Reference: https://www.thehindu.com/todays-paper/tp-national/drdo-defends-nag-missiles/article30120078.ece


Shifting sands in Andhra Pradesh

Scrapping the free sand policy of the previous government, which is said to have boosted the mining mafia, the Jaganmohan Reddy government is attempting to regulate sand mining with a new policy.

New Policy Paradigm:

-       It curbs the hoarding, black marketing and illegal mining of sand, and brings down the price of mined sand.

-       Under the new system, sand stockyards are managed by the APMDC, and all mining is done by the government.

-       The price of sand is now Rs. 370 a ton at government-run stockyards.

-       Policy intends to regulate sand extraction and consumption in a scientific manner by prescribing operational guidelines.

Key Guidelines of Policy:

-       The APMDC will extract sand on behalf of the government and will comply with environmental regulations while ensuring affordable prices.

-       It will also work on raising public revenues to the state exchequer.

-       Sand excavation in river streams of I, II, III order will be regulated by the district administration.

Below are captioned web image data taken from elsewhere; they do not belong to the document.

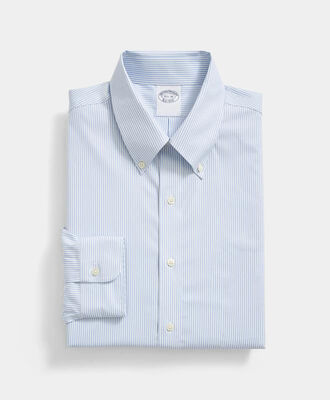 Brooks Brothers Slim Fit Non-Iron Striped Oxford Pinpoint Shirt with Button Down Collar Hydrangea 1000105647US100223965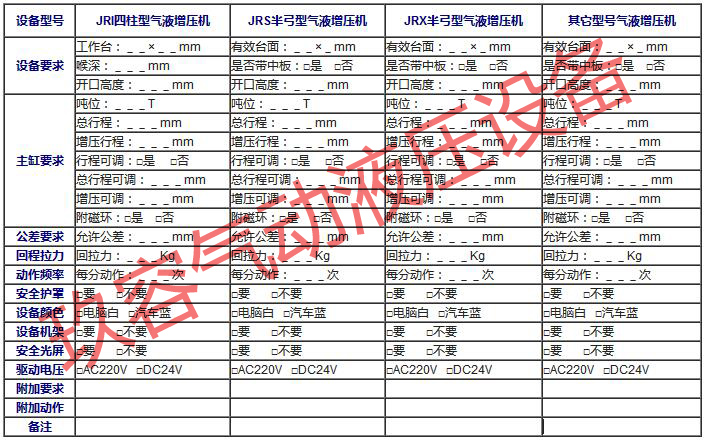 氣液增壓機(jī)選型表格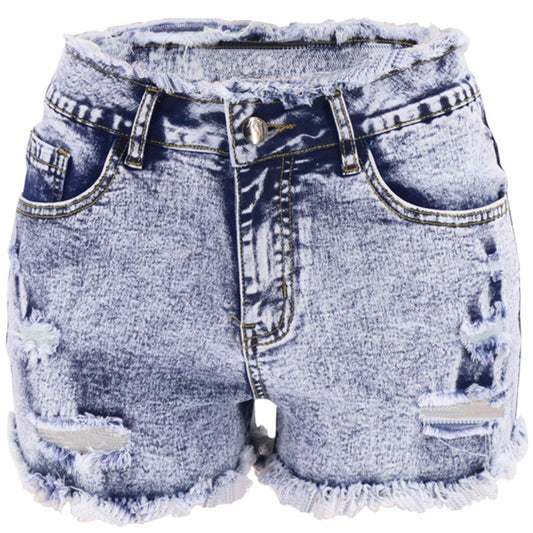 High Waist Ripped Tassel Denim Shorts Wholesale Womens Clothing N3823090500041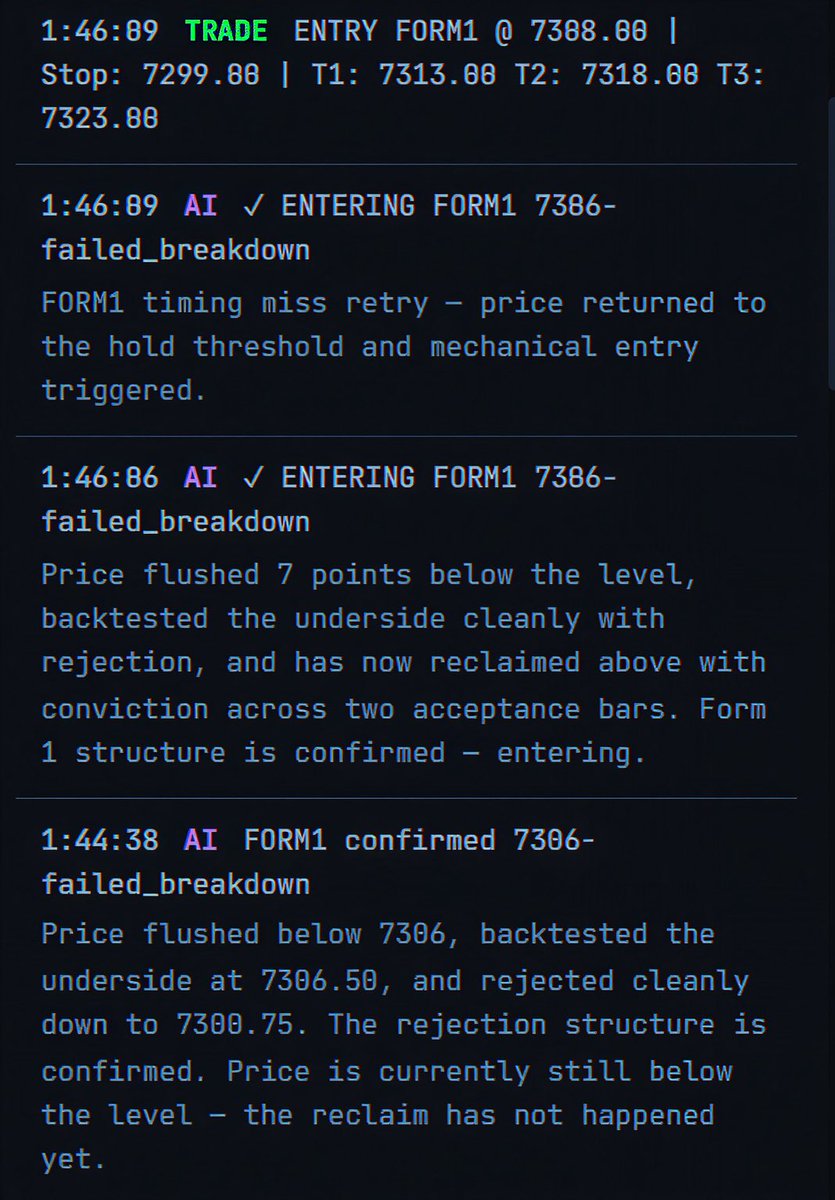 FBDBot's tweet photo. Level Engine marked 7306 as a fresh failed breakdown level again after the previous ones flush low was just a point under. FBD Bot traded this on form 1 and it ran the targets. Two trades two different structures. 

#ES_F $ES $SPY https://t.co/70WVpg59LJ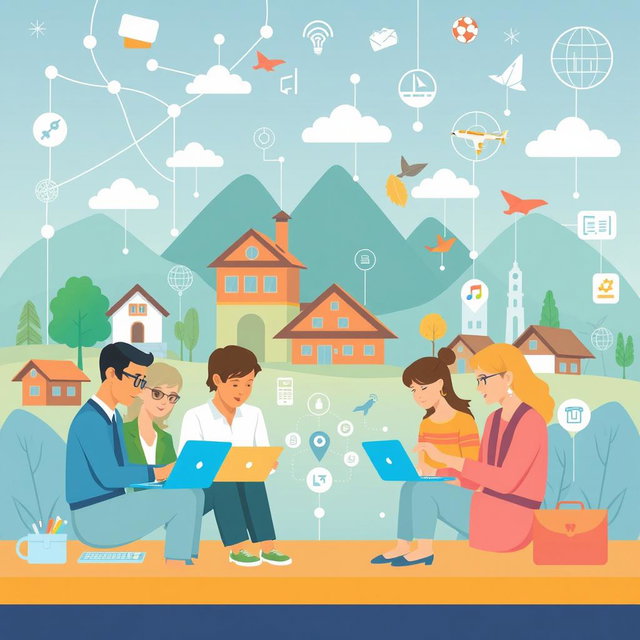A modern illustration depicting collaboration among various stakeholders in the digitalization of village tourism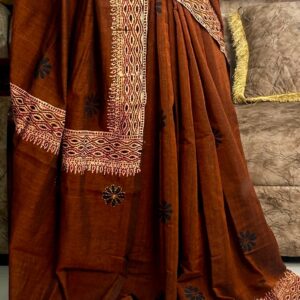 গর্জিয়াস কপার ব্রাউন ব্লক প্রিন্ট কটন শাড়ি" || Gorgeous Copper Brown Block Print Cotton Saree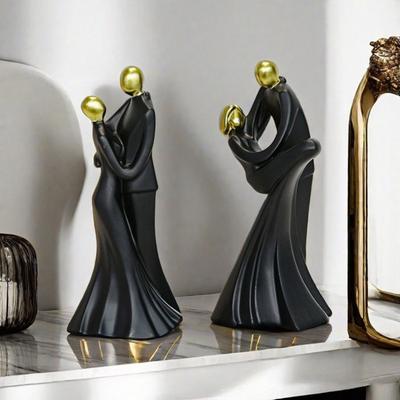 Tanzendes Paar Statue Harz Abstraktes Paar Ornament Desktop Umarmendes Paar Skulptur für Schlafzimmer Wohnzimmer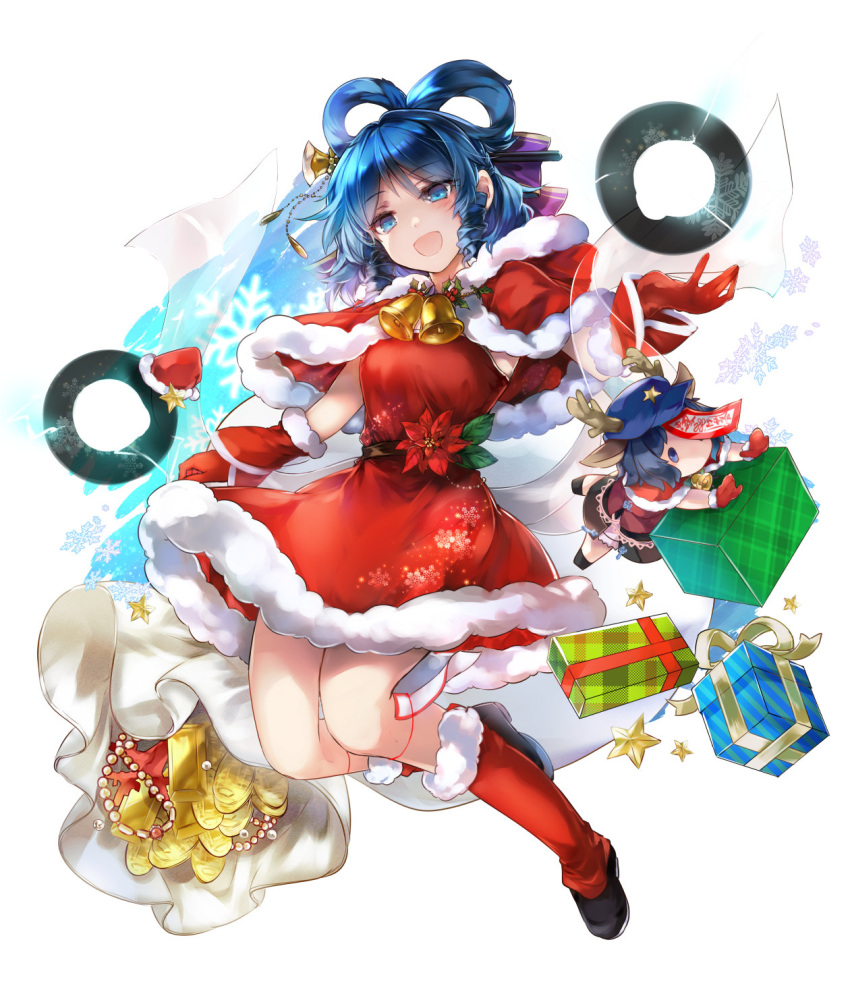 1girl :d animal_ears antlers blue_eyes blue_hair box cabbie_hat capelet chisel deer_ears doll dress drill_locks full_body fur_trim gift gift_box gloves hair_ornament hair_rings hair_stick hat hat_ornament highres kaku_seiga kutsuki_kai looking_at_viewer miyako_yoshika ofuda open_mouth purple_headwear red_capelet red_dress red_gloves reindeer_antlers sack santa_costume santa_hat smile solo star_(symbol) star_hat_ornament touhou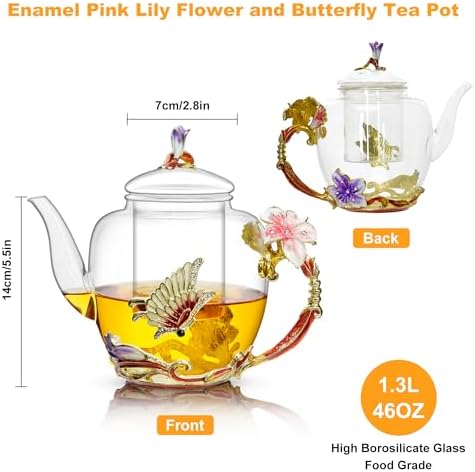 Lily Flower Enamel Glass Teapot - 46oz/1300ml, Floral Teapot With Removable Loose Tea Leaf Infuser - Image 6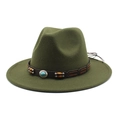 Detail of dark green fedora hat featuring brown leather band with turquoise stone accents - M (56-58cm) / Army Green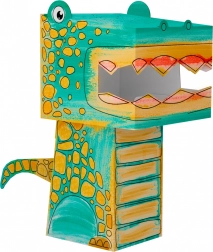 Papirnata 3D slagalica za bojanje – mačka – Tiranosaur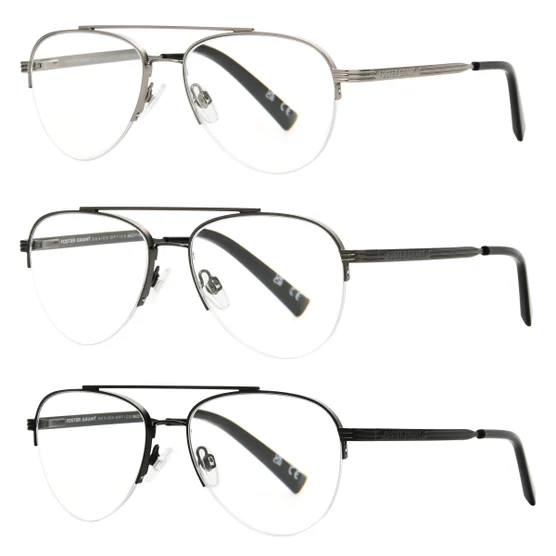Design Optics by Foster Grant #760 Semi-Rim Aviator Reading Glasses, 3-pack - Image 3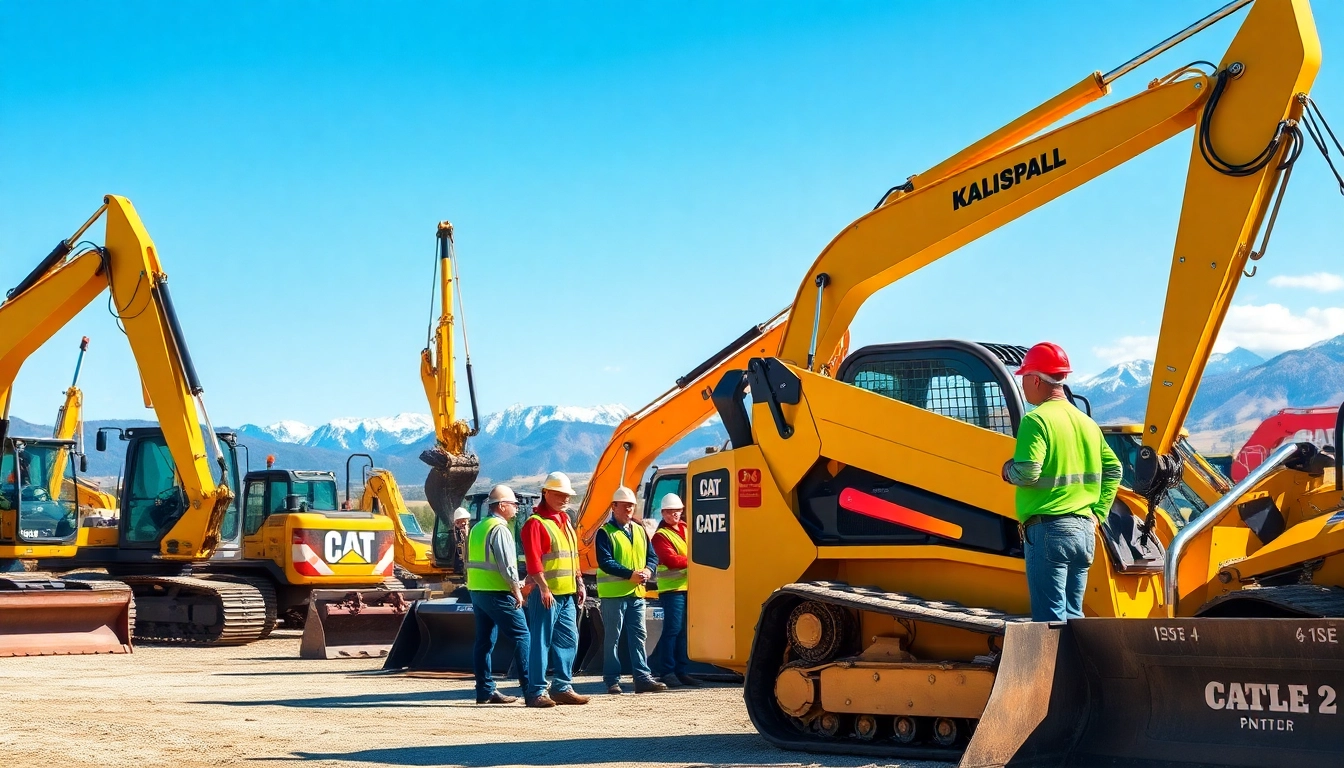Kalispell equipment rental with diverse machinery in a vibrant outdoor construction scene.
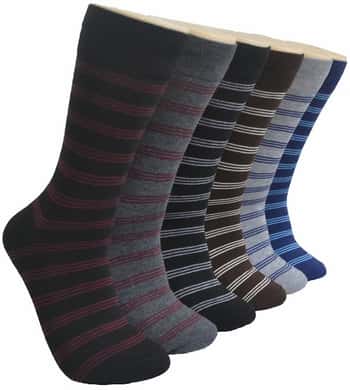 Men's Heathered Novelty Crew Socks - Athletic Two Tone Stripes - Size 10-13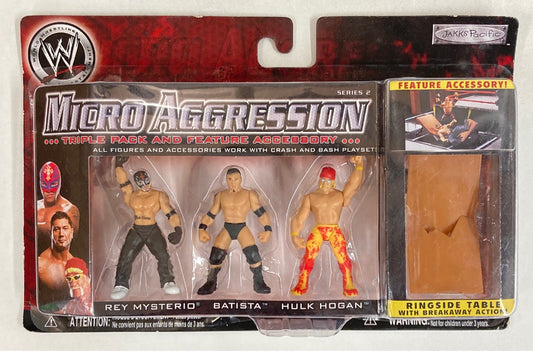 2007 WWE Jakks Pacific Micro Aggression Series 2 Rey Mysterio, Batista & Hulk Hogan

-       The irrigation department is to take up desiltation of dams, reservoirs, barrages and large lakes directly or through the APMDC.

-       The APMDC will put in place an online system for registration of end consumers and transporters.

-       Receipt of orders directly from end consumers.

-       Collection of payments and remittance to the treasury account of the State government.

-       Maintenance of stockyards, disposal of sand from the stockyards, and real-time tracking of sand-carrying vehicles.

Positives of Policy:

-       Anyone can book sand through the APMDC website by paying the specified price online or through Meeseva (translated as ‘at your service’) centers.

-       Policy ends uncertainty over price and supply to a large extent.

-       It brings good payment for sand mining workers.

-       Things are running smoothly as far as extraction and supply are concerned.

Concern in Policy:

-       There needs to be a scientific study on the availability of sand in different river beds, which will determine the extent to which sand can be mined and the impact of such mining on rivers.

-       Current policy violates the Sustainable Sand Mining Management Guidelines of 2016.